The SUV – known as Ford Escape in the US – features the company’s new Lane Keeping System with Blind Spot Assist set-up – a global debut for this tech on a Ford.
It works by monitoring the driver’s blind spots for vehicles approaching from behind, and can intervene to apply counter-steering to discourage the driver from attempting a lane change manoeuvre if it detects a potential collision.
Ford says the tech will be invaluable in helping to prevent potentially dangerous scenarios for drivers, citing government statistics which showed that failing to look properly or to judge another road user’s speed or direction was a key element in more than half of the road accidents in the UK in 2018.

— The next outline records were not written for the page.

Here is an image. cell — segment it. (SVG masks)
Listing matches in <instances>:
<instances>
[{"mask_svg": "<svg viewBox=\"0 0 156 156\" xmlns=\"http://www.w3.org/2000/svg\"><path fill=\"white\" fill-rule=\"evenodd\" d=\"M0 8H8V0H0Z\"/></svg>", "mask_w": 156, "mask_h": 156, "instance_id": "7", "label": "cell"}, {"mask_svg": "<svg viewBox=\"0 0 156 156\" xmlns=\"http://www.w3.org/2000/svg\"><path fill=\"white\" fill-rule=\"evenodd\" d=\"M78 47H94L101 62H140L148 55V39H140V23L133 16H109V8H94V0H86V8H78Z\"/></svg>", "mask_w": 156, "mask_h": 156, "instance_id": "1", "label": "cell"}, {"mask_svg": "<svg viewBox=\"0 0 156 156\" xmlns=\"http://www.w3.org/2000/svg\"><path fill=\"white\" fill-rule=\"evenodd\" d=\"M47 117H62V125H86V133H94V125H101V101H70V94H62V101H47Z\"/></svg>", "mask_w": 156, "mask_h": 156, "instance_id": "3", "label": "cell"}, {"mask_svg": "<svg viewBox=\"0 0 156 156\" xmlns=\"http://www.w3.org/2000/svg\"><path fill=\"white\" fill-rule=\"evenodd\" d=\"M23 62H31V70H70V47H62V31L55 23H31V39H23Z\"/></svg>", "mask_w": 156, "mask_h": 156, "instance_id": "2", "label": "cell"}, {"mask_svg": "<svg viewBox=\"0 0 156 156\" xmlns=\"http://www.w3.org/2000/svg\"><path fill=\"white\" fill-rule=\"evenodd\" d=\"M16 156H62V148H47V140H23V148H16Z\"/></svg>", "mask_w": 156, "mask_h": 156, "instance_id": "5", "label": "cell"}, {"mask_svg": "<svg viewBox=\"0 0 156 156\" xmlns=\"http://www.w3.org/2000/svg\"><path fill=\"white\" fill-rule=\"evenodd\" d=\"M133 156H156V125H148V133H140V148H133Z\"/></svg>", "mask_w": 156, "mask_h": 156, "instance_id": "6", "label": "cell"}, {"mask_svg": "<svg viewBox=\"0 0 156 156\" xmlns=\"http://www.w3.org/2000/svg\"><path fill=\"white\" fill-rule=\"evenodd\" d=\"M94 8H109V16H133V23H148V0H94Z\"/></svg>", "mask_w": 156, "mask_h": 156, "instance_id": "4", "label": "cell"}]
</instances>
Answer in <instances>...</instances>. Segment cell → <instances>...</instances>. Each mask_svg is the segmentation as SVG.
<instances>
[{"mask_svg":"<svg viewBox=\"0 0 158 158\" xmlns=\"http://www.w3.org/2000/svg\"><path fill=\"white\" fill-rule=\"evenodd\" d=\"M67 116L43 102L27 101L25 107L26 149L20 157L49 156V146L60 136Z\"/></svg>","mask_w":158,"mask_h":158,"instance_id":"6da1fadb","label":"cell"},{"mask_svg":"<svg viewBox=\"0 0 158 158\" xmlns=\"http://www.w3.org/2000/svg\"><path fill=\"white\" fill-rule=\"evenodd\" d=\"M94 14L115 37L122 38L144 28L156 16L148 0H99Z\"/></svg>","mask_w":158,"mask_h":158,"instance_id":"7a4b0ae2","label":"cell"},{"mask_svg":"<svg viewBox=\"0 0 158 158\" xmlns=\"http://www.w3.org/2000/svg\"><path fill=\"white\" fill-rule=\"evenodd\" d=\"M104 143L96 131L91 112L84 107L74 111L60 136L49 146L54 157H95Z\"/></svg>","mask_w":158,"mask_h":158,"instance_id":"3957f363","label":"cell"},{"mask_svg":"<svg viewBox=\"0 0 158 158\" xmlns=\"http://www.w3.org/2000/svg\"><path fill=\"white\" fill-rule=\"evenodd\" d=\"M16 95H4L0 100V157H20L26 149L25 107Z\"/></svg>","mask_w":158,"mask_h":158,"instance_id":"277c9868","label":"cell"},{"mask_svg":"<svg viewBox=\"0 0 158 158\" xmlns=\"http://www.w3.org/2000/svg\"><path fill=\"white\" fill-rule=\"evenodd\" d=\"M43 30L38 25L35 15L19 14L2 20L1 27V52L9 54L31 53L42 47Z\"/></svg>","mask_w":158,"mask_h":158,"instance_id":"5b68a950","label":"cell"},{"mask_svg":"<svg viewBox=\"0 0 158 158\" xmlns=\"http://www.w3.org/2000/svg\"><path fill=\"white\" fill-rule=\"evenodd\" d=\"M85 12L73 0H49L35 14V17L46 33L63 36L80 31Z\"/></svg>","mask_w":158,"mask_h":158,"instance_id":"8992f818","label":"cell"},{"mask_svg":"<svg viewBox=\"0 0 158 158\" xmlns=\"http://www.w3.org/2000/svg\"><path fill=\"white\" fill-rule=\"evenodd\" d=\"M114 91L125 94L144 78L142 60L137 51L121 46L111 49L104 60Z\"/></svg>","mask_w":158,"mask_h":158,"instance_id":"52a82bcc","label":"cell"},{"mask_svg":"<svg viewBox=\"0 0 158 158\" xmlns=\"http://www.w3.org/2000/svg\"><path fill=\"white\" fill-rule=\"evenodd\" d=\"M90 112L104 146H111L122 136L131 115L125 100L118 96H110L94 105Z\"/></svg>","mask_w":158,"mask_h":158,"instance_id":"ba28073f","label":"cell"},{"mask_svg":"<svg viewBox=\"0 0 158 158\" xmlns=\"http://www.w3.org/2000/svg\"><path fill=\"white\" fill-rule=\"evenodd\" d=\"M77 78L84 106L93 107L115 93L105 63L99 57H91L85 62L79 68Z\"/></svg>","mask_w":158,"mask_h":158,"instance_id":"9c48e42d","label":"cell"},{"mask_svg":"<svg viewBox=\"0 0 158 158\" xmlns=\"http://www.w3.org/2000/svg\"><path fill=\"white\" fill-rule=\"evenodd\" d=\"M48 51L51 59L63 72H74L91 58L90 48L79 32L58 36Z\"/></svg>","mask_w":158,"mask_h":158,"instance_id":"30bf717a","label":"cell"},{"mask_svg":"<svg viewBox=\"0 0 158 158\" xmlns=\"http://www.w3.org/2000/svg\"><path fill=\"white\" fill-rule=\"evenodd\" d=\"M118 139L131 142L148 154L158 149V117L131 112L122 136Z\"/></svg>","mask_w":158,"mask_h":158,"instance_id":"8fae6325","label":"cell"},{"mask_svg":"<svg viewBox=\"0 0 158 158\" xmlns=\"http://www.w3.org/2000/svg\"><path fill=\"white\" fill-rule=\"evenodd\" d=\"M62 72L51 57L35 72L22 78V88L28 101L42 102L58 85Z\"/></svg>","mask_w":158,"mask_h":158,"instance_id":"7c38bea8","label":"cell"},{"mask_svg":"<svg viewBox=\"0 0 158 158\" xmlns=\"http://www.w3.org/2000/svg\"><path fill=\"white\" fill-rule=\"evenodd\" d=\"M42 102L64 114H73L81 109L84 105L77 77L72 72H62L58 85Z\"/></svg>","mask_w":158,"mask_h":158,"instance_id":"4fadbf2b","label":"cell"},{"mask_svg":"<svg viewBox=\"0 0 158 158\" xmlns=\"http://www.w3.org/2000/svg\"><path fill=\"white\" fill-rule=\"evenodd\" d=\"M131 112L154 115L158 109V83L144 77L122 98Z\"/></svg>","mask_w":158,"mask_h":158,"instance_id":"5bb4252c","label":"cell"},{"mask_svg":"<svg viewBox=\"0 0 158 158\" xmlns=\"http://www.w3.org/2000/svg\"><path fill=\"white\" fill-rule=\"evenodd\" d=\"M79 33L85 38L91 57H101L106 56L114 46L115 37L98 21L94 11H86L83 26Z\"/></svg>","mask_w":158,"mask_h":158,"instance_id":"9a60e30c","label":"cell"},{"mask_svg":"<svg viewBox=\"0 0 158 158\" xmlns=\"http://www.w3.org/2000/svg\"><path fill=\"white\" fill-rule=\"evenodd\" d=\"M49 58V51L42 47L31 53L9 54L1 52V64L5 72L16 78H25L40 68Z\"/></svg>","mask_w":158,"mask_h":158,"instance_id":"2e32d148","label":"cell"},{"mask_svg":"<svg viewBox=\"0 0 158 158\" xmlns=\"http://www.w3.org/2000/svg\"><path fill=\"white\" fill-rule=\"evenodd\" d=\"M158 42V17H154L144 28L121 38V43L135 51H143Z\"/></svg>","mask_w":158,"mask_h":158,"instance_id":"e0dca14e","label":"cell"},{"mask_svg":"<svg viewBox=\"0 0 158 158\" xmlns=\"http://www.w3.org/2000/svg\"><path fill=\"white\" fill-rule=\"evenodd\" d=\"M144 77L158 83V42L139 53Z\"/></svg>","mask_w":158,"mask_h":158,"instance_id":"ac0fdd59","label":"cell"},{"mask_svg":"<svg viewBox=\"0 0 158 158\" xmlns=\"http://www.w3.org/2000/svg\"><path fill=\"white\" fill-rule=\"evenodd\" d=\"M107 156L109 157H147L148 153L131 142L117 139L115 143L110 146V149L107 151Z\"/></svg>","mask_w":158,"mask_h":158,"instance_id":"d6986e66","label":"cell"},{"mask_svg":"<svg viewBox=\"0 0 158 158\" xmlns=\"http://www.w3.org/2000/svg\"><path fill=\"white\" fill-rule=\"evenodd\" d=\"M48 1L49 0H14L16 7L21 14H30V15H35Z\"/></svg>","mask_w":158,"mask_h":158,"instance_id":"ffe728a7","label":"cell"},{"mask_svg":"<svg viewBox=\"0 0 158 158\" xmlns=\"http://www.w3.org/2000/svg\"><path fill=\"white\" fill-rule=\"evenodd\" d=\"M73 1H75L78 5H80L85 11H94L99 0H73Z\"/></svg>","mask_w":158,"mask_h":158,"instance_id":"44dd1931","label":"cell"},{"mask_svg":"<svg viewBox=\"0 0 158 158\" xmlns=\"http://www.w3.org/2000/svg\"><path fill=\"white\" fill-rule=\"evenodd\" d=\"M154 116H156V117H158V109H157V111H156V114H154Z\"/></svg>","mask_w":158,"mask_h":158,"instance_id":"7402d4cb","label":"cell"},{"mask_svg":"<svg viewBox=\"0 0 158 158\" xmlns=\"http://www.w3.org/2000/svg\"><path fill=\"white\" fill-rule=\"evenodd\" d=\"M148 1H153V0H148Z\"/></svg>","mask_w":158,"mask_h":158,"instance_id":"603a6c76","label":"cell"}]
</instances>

The new tech is an evolution of Ford’s Blind Spot Information System, which has been an option in its cars for over a decade, highlighting the presence of vehicles in their blind spot via a warning light in the door mirror.
But in the new Kuga, it goes a sstep further. The car’s radar sensors scan parallel lanes for vehicles as far back as 28 metres, 20 times per second, at speeds ranging from 40mph to 124mph.
At the same time, the Kuga’s front-facing forward camera is monitoring the road lane markings in anticipation of a potential lane change.
If the tech senses the car behind and the Kuga are set to collide, force is gently put on to the steering wheel to alert the driver and avert the danger.
Chief programme engineer of the Kuga, Glen Goold, said: “Many drivers will at some point have been caught by surprise when another vehicle seemingly ‘appears out of nowhere’. Lane-Keeping System with Blind Spot Assist is like having an extra pair of eyes in the back of your head, helping prevent just a second’s lapse in judgement from escalating into something more serious.”
Another piece of intelligent safety tech making its debut on a Ford is Intersection Assist. It uses the SUV’s forward facing camera and radar to look out for potential collisions with oncoming vehicles in parallel lanes.
The system has the ability to automatically apply the brakes when travelling at speeds of up to 18mph to try and prevent a collision, or mitigate the effect of one, when a driver is turning across the path of an oncoming vehicle.
Both Lane-Keeping System with Blind Spot Assist and Intersection Assist can operate in daylight and darkness and will be rolled out across more Fords in the coming years.